‘Okay, fire her up.’ Emerson stood, hands on hips, looking up at a fan with blades the size of trees. It’s casing hummed as the bearings began to rotate and the air around her cracked and hissed it was pulled from the cavernous space and into the giant mechanism.
Looking over at the console, she watched the speed tick up past 200 RPM, and sighed. Well, at least we’ve reached that bar, however low it may be. They needed a constant 1,200 RPM to achieve a workable equilibrium but this was progress. The old fan had capped out at 1,000 which, these days, wasn’t enough.
There was a monumental groan. Emerson felt the solid bedrock beneath her shudder, which is disconcerting to say the least. The blades of the fan began to stall, falling out of their regular rotations and the console readings jumped erratically.

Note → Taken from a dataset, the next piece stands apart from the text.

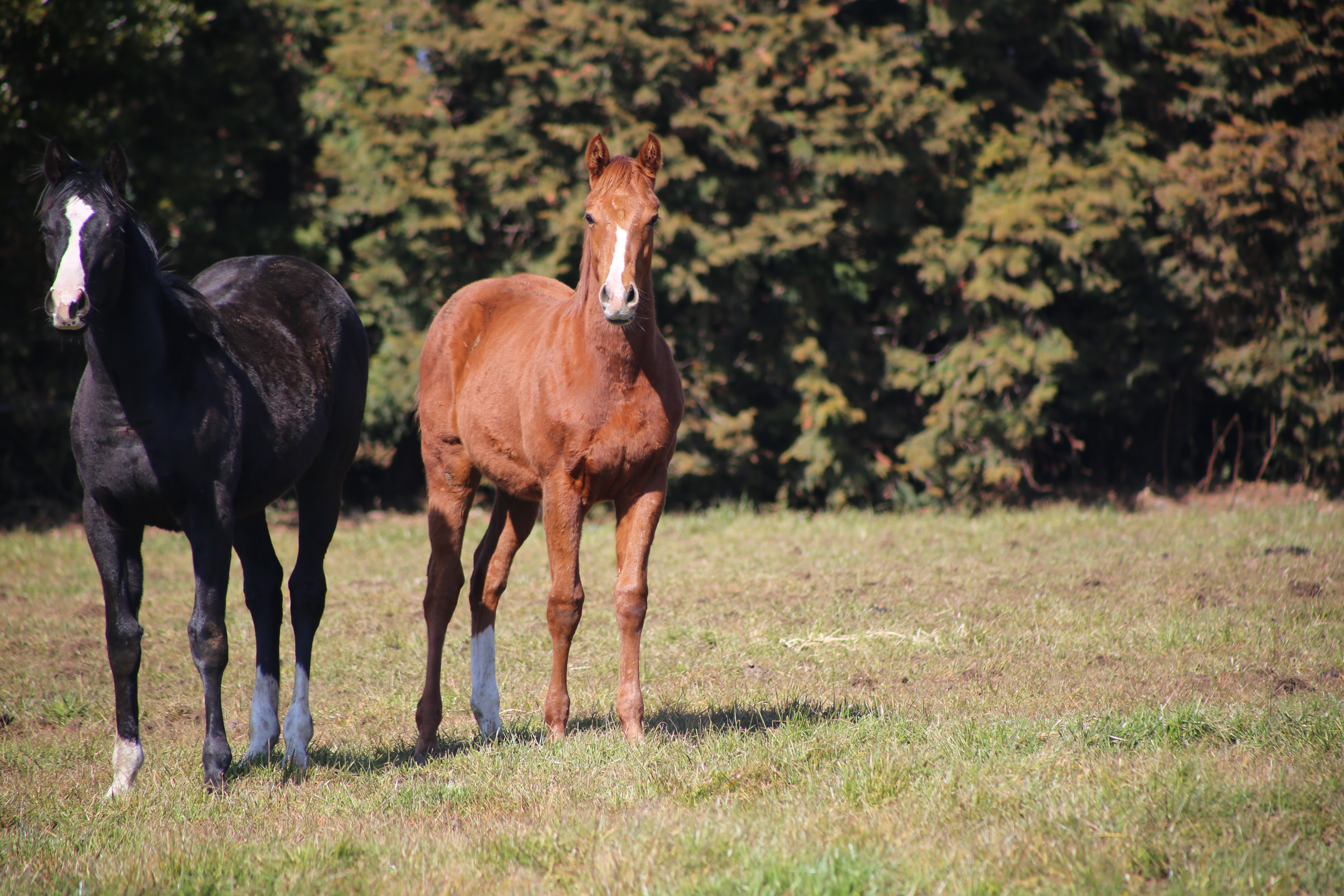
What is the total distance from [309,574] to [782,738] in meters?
2.63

‘Alright, alright,’ said Emerson, ‘Power down again. Jacob, get me the diagnostics, will you? I really think this is a software thing and not a power thing.’
Software things she could probably fix pretty quickly. Power was less forthcoming.
‘Boss?’
Emerson turned. It was Hendricks, looking nervously down the great hall of the carved temple.
‘It’s been seventy-two hours now,’ said Hendricks, checking his watch, ‘do you think we have much time left to get this fixed?’
Emerson followed his gaze down the vast hall that their fan faced. In that colossal space, their great machine appeared diminutive. ‘Truth be told, Hendricks, I don’t know. He’s not awake yet, is he?’
The titan lay on its back, where cooling waves of air should be passing over it. Instead, motes of thick dust hung limply above its motionless body. Already there were cracks in its stone muscles. A dull orange glowed from its veins. If you approached anywhere near the great hall, you could feel the heat pulsating from it in waves that matched the beating of a titanic heart.
‘Maybe we should consider flooding the hall,’ said Emerson, only half-joking.